La banque italienne a validé une double offensive contre son grand rival. Elle refuse de se faire avaler par une OPA de 36 milliards d’euros.

Le conseil d’administration de Monte dei Paschi di Siena a tranché. Jeudi, il a donné son feu vert à des offres sur Banco BPM et sur le gestionnaire de patrimoine Banca Generali. Ces deux mouvements visent à mettre des bâtons dans les roues d’Intesa Sanpaolo, qui a lancé une offre publique d’achat de 36 milliards d’euros sur sa rivale. Le soutien au plan du directeur général Luigi Lovaglio est net mais pas complet. Les administrateurs ont voté à la majorité, pas à l’unanimité.

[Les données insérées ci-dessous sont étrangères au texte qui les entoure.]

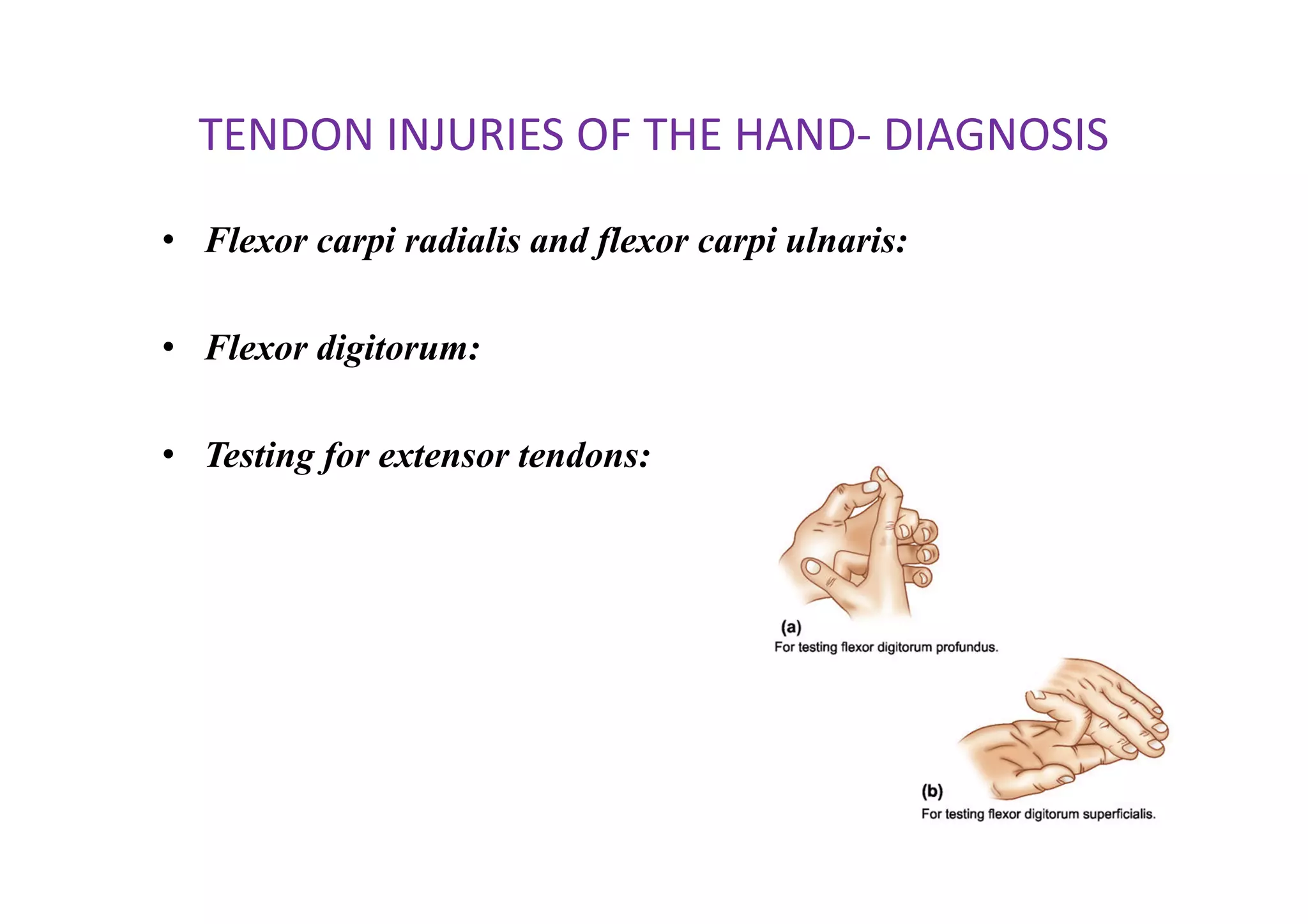 TENDON INJURIES OF THE HAND- DIAGNOSIS

• Flexor carpi radialis and flexor carpi ulnaris:

• Flexor digitorum:

• Testing for extensor tendons:

(a)
For testing flexor digitorum profundus.

(b)
For testing flexor digitorum superficialis.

Ce n’est pas leur premier essai. MPS avait déjà exploré un rapprochement avec Banco BPM pour bloquer le projet d’Intesa. Mais les discussions ont capoté fin juillet. Le principal actionnaire de BPM, Crédit Agricole, a mis son veto. Alors les stratèges de MPS ont cherché une autre solution. Les analystes ont pointé une piste toute trouvée, la participation de 13% dans Generali, le plus gros assureur italien. Ce paquet d’actions, récupéré lors du rachat de Mediobanca en 2025, pèse 8,5 milliards d’euros au cours actuel. Une partie pourrait être reversée aux actionnaires de MPS, notamment sous forme de 4% du capital de Generali.

Le projet d’Intesa est pourtant précis. La banque veut garder Mediobanca, conserver la participation dans Generali et reprendre environ la moitié des agences de MPS. Le reste serait revendu pour satisfaire les autorités de la concurrence. Pour Luigi Lovaglio, ce scénario détruit de la valeur. La cheffe du gouvernement italien, Giorgia Meloni, espère elle aussi que MPS ne sera pas démantelée. Elle assure que l’exécutif ne tire pas les ficelles.

Cette bataille ne sort pas de nulle part. Elle s’inscrit dans une vague de fusions qui secoue le secteur bancaire italien depuis près de deux ans. L’offre non sollicitée d’Intesa, lancée en juin, mêle paiement en numéraire et échange d’actions. MPS promet de ne pas se laisser faire. Reste à savoir si son contre-plan aboutira ou si la partie est déjà jouée.